> TASK REQUIREMENTS: Reproduce verbatim the lines of the material below, starting at the line with "kitchen with decorative" and ending at the line with "Strawberry smoothie and", both inclusive; skip the rest.
** EXERCISE INPUT follows **
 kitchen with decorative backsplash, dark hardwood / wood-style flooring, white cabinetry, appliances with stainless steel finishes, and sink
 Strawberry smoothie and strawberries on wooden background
** End of EXERCISE INPUT **
** EXERCISE INPUT follows **
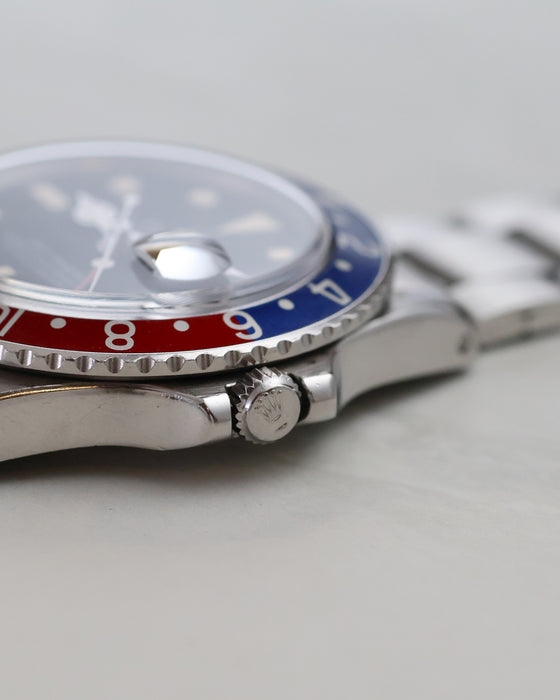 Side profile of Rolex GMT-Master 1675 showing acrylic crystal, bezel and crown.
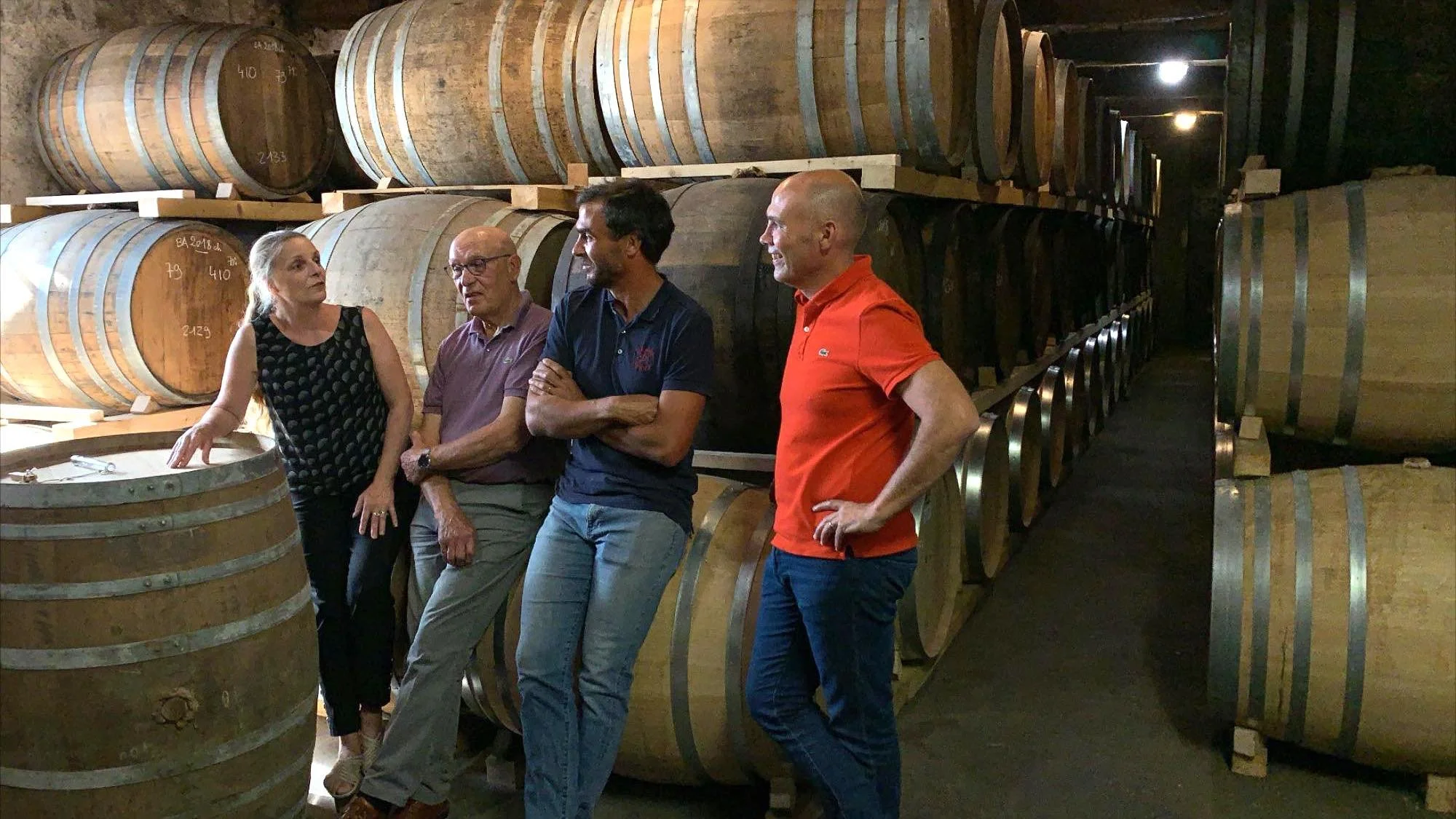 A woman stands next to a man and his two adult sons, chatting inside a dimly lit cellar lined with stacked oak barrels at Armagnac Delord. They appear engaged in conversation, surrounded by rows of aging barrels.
** End of EXERCISE INPUT **
> SOLUTION TO THE PROBLEM:
 kitchen with decorative backsplash, dark hardwood / wood-style flooring, white cabinetry, appliances with stainless steel finishes, and sink
 Strawberry smoothie and strawberries on wooden background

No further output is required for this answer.